ACTC will publish edited reports by course developers on its website. Project participants are invited to produce papers for the ACTC Annual Conference incorporating their experience of teaching core texts in their prototype courses. These papers are eligible for publication in ACTC’s annual proceedings.
ACTC has piloted a “Qualitative Narrative Assessment” (ed. Burk) project focused on student learning through core text curricula. It will make available at the time of the “Rejuvenating and Reinventing” seminar the hard-copy publication or the manuscript chapters of the Qualitative Narrative Assessment project.
The deadline for applications was January 31, 2019,
either postmarked and mailed to ACTC’s Liberal Arts Institute, or (preferred) filed through ACTC’s website.
There is a direct cost-share provision required of participating institutions, specified in the Application Packet, representing less than 2% of the direct costs of the project. The Application, within the Application Packet, is in PDF format. It should be filled out and, then, sent via email to kathburk@coretexts.org and jscottlee@coretexts.org and jscottlee@prodigy.net.

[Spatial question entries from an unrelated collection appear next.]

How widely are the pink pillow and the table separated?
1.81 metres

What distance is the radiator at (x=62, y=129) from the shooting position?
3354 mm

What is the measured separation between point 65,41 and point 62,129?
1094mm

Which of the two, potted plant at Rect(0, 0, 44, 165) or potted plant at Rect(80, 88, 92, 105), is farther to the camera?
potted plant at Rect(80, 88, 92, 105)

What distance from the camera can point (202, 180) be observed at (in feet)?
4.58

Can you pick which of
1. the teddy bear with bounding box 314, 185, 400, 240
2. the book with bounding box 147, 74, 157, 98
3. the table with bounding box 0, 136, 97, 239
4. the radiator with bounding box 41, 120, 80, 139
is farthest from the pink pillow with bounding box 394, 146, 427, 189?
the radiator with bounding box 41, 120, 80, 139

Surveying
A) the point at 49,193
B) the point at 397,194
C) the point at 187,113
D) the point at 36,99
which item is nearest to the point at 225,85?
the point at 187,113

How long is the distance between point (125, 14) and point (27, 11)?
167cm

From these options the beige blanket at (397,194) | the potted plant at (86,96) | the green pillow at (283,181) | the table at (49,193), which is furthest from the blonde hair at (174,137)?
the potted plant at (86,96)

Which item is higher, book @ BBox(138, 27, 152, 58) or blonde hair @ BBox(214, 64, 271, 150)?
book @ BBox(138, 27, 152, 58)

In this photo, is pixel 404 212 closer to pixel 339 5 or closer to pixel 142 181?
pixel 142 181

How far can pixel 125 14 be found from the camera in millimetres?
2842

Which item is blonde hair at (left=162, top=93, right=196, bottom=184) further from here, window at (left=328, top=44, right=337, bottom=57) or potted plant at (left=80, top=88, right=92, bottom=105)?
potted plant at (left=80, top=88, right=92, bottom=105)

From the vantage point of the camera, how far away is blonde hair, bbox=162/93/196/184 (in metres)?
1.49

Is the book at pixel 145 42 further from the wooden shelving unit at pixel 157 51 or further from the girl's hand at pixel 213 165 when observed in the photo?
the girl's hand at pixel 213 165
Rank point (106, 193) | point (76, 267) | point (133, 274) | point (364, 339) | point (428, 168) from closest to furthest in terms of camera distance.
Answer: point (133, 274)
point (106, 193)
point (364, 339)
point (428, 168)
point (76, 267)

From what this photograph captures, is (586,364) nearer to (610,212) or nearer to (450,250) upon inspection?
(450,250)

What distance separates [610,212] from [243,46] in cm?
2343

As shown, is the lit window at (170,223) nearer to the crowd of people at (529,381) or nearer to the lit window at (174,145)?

Or, mailed applications should be addressed to Kathleen Burk, ACTC Liberal Arts Institute, “Reinventing and Rejuvenating the Liberal Arts Project,” 3900 Teleport Blvd #142407, Irving, TX 75014.
Decisions on participants will be made by February 28, 2019. Notifications will be sent March 5 with acceptances due March 12. Participating institutions will also be announced at the ACTC annual conference, April 11-14 in Santa Fe.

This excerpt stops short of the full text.